“Planted acreage is just one variable determining final production,” Adam notes. “Weather is often a more significant determinant, particularly weather developments in the southwestern U.S. With this in mind, we could see the U.S. crop ranging from a low of 9.5 million bales to a high of 17.0 million bales. ”

Survey responses said that corn accounts for slightly more than half of the planned decline. Soybeans account for the remainder of the decline in acres, with many of the soybeans being double-cropped with wheat. 

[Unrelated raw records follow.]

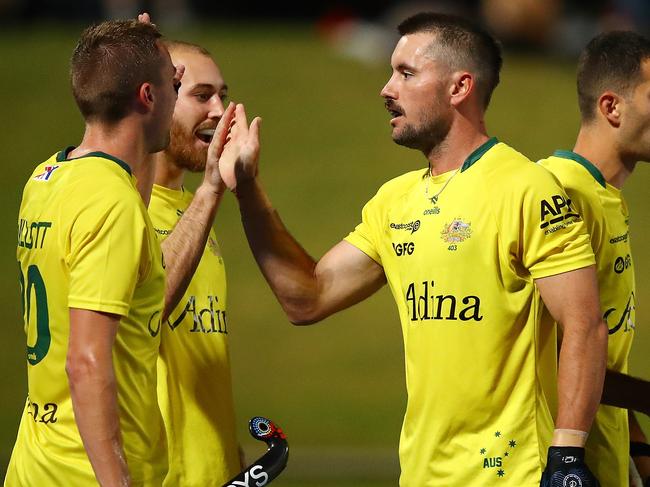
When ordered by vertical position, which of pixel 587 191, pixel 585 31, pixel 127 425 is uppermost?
pixel 585 31

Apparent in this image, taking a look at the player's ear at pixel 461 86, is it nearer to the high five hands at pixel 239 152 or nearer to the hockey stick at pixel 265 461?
the high five hands at pixel 239 152

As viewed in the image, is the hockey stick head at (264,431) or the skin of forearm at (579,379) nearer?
the skin of forearm at (579,379)

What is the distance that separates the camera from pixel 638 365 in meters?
15.1

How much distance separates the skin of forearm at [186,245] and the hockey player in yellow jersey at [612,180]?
1.49m

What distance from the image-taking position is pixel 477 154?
5.54 m

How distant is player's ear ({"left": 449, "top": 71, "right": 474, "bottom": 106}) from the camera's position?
5613 millimetres

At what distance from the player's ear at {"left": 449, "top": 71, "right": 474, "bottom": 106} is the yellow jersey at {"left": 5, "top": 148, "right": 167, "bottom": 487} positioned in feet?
4.90

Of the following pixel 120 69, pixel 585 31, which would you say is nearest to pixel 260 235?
pixel 120 69

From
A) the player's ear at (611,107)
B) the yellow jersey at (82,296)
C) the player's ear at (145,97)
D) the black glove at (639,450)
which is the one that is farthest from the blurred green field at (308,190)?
the player's ear at (145,97)

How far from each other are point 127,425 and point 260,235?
140 centimetres

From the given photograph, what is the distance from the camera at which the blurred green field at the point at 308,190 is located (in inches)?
551

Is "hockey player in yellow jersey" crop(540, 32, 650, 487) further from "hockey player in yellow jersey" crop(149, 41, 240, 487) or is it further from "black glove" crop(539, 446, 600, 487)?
"hockey player in yellow jersey" crop(149, 41, 240, 487)

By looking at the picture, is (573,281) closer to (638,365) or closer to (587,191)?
(587,191)

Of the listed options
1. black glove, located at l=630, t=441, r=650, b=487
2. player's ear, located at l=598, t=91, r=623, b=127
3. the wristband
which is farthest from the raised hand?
black glove, located at l=630, t=441, r=650, b=487
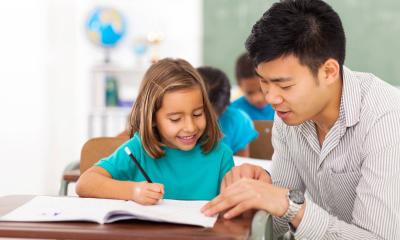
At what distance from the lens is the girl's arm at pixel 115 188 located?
4.79 feet

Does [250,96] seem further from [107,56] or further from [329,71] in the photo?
[107,56]

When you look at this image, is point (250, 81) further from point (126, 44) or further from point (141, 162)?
point (126, 44)

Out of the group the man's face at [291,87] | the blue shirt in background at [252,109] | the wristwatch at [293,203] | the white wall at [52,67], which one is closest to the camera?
the wristwatch at [293,203]

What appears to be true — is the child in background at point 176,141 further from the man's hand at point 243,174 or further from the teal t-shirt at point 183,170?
the man's hand at point 243,174

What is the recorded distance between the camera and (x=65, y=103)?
6.01 meters

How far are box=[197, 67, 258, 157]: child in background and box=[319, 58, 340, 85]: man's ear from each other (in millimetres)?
1424

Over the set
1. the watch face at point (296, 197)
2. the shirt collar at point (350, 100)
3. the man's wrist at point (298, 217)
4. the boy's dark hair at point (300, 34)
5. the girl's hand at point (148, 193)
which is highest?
the boy's dark hair at point (300, 34)

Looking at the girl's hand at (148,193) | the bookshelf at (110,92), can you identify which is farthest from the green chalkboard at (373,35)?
the girl's hand at (148,193)

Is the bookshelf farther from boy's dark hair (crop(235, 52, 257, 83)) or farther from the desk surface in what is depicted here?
the desk surface

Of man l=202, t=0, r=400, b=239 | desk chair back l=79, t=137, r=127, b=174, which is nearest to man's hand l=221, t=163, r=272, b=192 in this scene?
man l=202, t=0, r=400, b=239

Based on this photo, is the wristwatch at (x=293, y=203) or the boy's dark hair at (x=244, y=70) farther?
the boy's dark hair at (x=244, y=70)

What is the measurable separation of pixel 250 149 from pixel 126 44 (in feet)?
10.1

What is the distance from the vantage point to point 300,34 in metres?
1.60

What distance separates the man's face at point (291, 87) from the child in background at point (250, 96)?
2142 millimetres
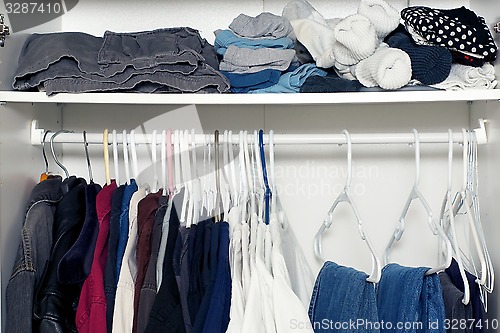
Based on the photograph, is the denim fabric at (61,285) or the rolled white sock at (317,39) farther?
the rolled white sock at (317,39)

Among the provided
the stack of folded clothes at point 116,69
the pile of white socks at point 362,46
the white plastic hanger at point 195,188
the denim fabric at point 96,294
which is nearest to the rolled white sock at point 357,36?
the pile of white socks at point 362,46

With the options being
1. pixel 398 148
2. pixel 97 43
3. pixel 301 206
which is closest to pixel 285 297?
pixel 301 206

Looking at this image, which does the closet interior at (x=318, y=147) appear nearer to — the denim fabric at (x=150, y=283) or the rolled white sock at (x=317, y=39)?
the rolled white sock at (x=317, y=39)

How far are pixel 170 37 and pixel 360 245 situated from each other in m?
0.69

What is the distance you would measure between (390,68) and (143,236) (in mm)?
A: 597

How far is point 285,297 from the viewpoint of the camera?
1.25 metres

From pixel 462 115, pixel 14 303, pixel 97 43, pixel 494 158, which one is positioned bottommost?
pixel 14 303

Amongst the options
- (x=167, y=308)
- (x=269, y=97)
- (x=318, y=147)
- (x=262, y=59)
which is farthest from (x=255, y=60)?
(x=167, y=308)

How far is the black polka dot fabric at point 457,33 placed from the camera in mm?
1366

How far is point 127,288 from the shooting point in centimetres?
131

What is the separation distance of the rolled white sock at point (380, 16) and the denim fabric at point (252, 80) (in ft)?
Result: 0.73

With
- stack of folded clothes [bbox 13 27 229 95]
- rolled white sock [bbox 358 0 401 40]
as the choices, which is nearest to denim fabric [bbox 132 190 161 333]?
stack of folded clothes [bbox 13 27 229 95]

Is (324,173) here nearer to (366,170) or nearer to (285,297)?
(366,170)

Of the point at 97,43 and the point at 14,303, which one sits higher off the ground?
the point at 97,43
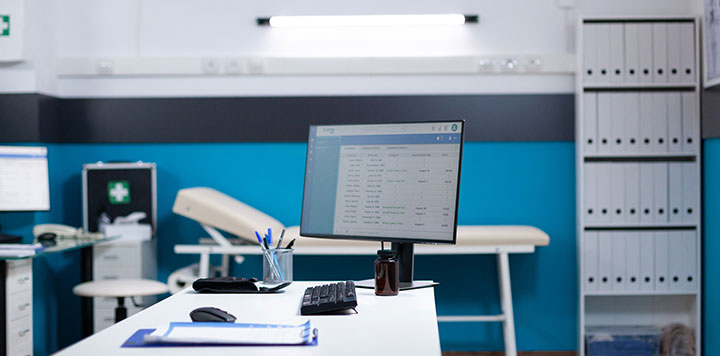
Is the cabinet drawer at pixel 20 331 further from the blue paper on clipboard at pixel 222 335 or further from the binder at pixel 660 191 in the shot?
the binder at pixel 660 191

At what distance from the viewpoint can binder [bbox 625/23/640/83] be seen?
349 cm

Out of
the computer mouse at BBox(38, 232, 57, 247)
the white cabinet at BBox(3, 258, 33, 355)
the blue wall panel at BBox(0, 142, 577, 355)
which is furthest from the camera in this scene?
the blue wall panel at BBox(0, 142, 577, 355)

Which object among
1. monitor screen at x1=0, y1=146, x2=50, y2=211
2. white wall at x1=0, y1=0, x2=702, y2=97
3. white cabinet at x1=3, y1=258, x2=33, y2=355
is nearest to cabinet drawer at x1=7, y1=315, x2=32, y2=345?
white cabinet at x1=3, y1=258, x2=33, y2=355

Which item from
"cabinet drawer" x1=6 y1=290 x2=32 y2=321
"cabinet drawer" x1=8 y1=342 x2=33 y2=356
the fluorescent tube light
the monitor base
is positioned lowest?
"cabinet drawer" x1=8 y1=342 x2=33 y2=356

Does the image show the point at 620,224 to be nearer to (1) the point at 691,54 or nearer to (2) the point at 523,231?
(2) the point at 523,231

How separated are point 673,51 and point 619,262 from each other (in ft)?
3.67

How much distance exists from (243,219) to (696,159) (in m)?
2.30

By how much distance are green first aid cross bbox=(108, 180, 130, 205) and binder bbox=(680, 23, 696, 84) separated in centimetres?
295

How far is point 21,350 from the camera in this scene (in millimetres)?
2941

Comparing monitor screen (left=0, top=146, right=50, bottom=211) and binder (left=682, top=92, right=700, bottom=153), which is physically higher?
binder (left=682, top=92, right=700, bottom=153)

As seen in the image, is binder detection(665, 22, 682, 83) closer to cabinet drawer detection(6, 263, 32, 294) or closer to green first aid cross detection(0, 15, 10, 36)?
cabinet drawer detection(6, 263, 32, 294)

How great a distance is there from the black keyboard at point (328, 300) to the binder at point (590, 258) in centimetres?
215

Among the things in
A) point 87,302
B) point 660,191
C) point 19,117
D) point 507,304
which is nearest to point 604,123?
point 660,191

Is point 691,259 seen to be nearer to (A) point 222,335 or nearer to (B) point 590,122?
(B) point 590,122
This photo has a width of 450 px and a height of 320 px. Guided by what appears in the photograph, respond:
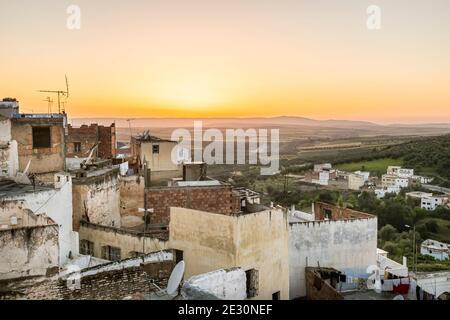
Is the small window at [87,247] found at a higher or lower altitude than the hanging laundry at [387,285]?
higher

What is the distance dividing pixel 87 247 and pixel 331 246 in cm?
682

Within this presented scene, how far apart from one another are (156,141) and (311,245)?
9892mm

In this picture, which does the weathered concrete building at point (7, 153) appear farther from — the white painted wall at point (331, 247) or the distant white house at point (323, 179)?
the distant white house at point (323, 179)

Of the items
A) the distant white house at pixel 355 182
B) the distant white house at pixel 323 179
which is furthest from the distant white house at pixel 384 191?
the distant white house at pixel 323 179

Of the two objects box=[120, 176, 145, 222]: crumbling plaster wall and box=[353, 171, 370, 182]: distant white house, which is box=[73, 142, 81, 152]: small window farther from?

“Based on USDA costs of production and trend yields, the shortfall between cotton net returns and returns for corn and soybeans is substantially larger than in 2009 – the most recent low in acreage,” noted Adams, who presented the survey results at the opening of the Council’s committee meetings.

Southwest growers are indicating total upland acres of 5.23 million, down 24.4 percent from last year. The respondents planting less cotton said they intend to move those acres into grain sorghum, wheat and corn, in that order. The survey indicated that some producers are planning to increase cotton, with some of those acres coming from grains but the larger reason underlying the increase appears to be weather. Growers unable to plant last year due to drought conditions are expecting to sow more acres in 2013. 

In the West, a 12.2 percent reduction is expected with the regional total at 341,000 acres, and the vast majority of those acres moving into specialty crops. For ELS cotton, U.S. acreage is pegged at 203,000 acres, down 15 percent. As is the case of upland cotton, ELS prices down from year-earlier levels are inducing a shift to other crops.